=== Data to process ===

==========

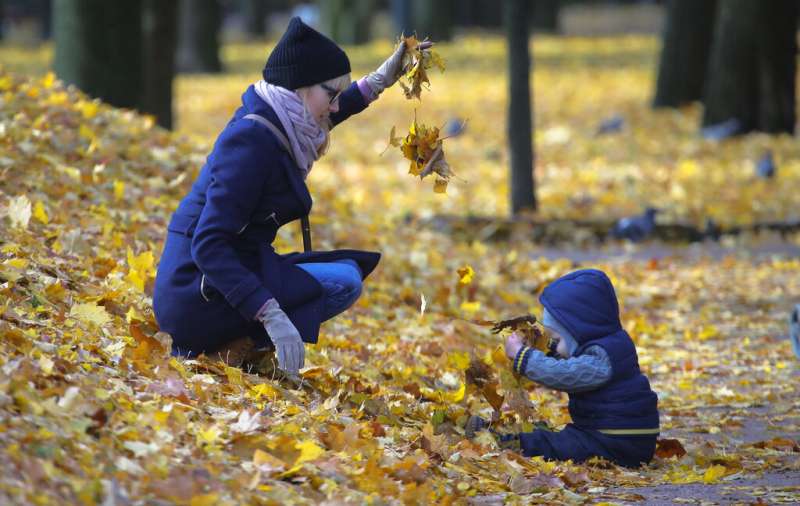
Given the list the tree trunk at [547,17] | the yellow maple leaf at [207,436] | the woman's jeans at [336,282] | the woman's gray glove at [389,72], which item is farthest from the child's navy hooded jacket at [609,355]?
the tree trunk at [547,17]

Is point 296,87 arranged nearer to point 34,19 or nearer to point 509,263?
point 509,263

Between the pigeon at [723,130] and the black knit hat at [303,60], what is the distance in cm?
1118

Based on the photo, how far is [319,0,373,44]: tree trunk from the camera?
2897 centimetres

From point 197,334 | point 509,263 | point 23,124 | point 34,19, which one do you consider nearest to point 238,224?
point 197,334

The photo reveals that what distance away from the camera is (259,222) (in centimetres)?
466

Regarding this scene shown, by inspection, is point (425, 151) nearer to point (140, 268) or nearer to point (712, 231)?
point (140, 268)

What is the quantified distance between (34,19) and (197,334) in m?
39.5

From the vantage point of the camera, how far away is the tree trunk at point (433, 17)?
28.6 meters

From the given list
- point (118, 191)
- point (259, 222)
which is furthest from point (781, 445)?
point (118, 191)

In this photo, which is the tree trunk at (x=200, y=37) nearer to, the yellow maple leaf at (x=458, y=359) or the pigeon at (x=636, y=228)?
the pigeon at (x=636, y=228)

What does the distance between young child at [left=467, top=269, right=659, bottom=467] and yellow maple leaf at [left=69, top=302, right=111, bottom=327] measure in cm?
154

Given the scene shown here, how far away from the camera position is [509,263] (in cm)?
920

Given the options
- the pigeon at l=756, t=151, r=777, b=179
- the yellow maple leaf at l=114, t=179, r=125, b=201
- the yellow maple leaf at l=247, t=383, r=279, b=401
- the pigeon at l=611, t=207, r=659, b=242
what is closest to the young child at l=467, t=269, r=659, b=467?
the yellow maple leaf at l=247, t=383, r=279, b=401

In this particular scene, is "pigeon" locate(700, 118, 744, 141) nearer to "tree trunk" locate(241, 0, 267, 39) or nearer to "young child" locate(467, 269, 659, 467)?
"young child" locate(467, 269, 659, 467)
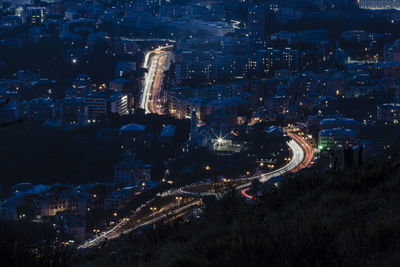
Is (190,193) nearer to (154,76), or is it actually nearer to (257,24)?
(154,76)

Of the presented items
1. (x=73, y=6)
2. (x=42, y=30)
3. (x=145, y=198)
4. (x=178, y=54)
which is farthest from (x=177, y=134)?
(x=73, y=6)

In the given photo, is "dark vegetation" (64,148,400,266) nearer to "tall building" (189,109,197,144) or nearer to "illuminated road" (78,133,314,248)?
"illuminated road" (78,133,314,248)

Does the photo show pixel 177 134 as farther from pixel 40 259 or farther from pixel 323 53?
pixel 40 259

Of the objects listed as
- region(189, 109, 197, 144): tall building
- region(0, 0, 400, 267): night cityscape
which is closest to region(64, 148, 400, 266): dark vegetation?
region(0, 0, 400, 267): night cityscape

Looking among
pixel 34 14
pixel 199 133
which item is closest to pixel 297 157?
pixel 199 133

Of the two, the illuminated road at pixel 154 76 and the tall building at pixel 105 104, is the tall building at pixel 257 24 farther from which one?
the tall building at pixel 105 104
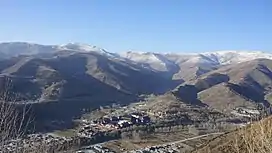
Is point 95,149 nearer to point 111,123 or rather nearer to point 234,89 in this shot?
point 111,123

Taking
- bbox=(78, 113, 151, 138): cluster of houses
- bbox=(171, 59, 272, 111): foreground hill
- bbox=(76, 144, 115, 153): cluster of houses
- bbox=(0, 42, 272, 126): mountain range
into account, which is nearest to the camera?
bbox=(76, 144, 115, 153): cluster of houses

==========

Rewrite all the items above, swapping every "nearer" for "closer" and leaving everything else unchanged. Leave the pictures out.

Given the list the tree trunk at [547,17] | the yellow maple leaf at [207,436] | the woman's jeans at [336,282] | the woman's gray glove at [389,72], which item is farthest from the child's navy hooded jacket at [609,355]?
the tree trunk at [547,17]

Is point 296,87 arranged closer to point 34,19 or closer to point 509,263?
point 509,263

Between the pigeon at [723,130] and the black knit hat at [303,60], what is the distance in cm?
1118

Based on the photo, how far is [319,0,373,44]: tree trunk from the camera?
2897 centimetres

From point 197,334 | point 509,263 | point 23,124 | point 34,19, which one do you consider nearest to point 238,224?
point 197,334

The photo reveals that what distance away from the camera is (259,222) (in centimetres)?
466

Regarding this scene shown, by inspection, is point (425, 151) closer to point (140, 268) or closer to point (712, 231)?
point (140, 268)

What is the quantified distance between (34,19) and (197,334) in m?
39.5

From the vantage point of the camera, how far away is the tree trunk at point (433, 17)?
28.6 meters

From the given list
- point (118, 191)
- point (259, 222)
which is furthest from point (781, 445)?
point (118, 191)

In this photo, which is the tree trunk at (x=200, y=37) closer to, the yellow maple leaf at (x=458, y=359) or the pigeon at (x=636, y=228)?
the pigeon at (x=636, y=228)

What does the distance between young child at [left=467, top=269, right=659, bottom=467] and yellow maple leaf at [left=69, top=302, right=111, bottom=327] measure in cm?
154

Given the scene shown here, how far away from the camera position is [509,263] (in cm)?
920

Given the options
- the pigeon at l=756, t=151, r=777, b=179
- the yellow maple leaf at l=114, t=179, r=125, b=201
- the yellow maple leaf at l=247, t=383, r=279, b=401
- the pigeon at l=611, t=207, r=659, b=242
what is closest to the young child at l=467, t=269, r=659, b=467?
the yellow maple leaf at l=247, t=383, r=279, b=401

In this particular scene, is "pigeon" locate(700, 118, 744, 141) closer to "tree trunk" locate(241, 0, 267, 39) or closer to "young child" locate(467, 269, 659, 467)?
"young child" locate(467, 269, 659, 467)
Is (190,193) closer to (154,76), or is it actually closer to (257,24)?
(154,76)

Of the presented items
1. (x=73, y=6)
2. (x=42, y=30)
3. (x=145, y=198)
4. (x=178, y=54)
which is farthest from (x=177, y=134)?
(x=73, y=6)

In the given photo, is "dark vegetation" (64,148,400,266) closer to "tall building" (189,109,197,144) or closer to "illuminated road" (78,133,314,248)?
"illuminated road" (78,133,314,248)

Does the photo show pixel 177 134 as farther from pixel 40 259 or farther from pixel 323 53?
pixel 40 259

Of the objects listed as
- region(189, 109, 197, 144): tall building
- region(0, 0, 400, 267): night cityscape
which is closest to region(64, 148, 400, 266): dark vegetation?
region(0, 0, 400, 267): night cityscape

Looking among
pixel 34 14
pixel 199 133
which item is closest to pixel 297 157?
pixel 199 133

Of the two, the illuminated road at pixel 154 76 and the tall building at pixel 105 104, is the tall building at pixel 257 24 farther from which one?
the tall building at pixel 105 104
Is point 95,149 closer to point 111,123 or rather closer to point 234,89 in this shot?
point 111,123

Taking
- bbox=(78, 113, 151, 138): cluster of houses
- bbox=(171, 59, 272, 111): foreground hill
- bbox=(76, 144, 115, 153): cluster of houses
- bbox=(0, 42, 272, 126): mountain range
into account, which is nearest to the camera?
bbox=(76, 144, 115, 153): cluster of houses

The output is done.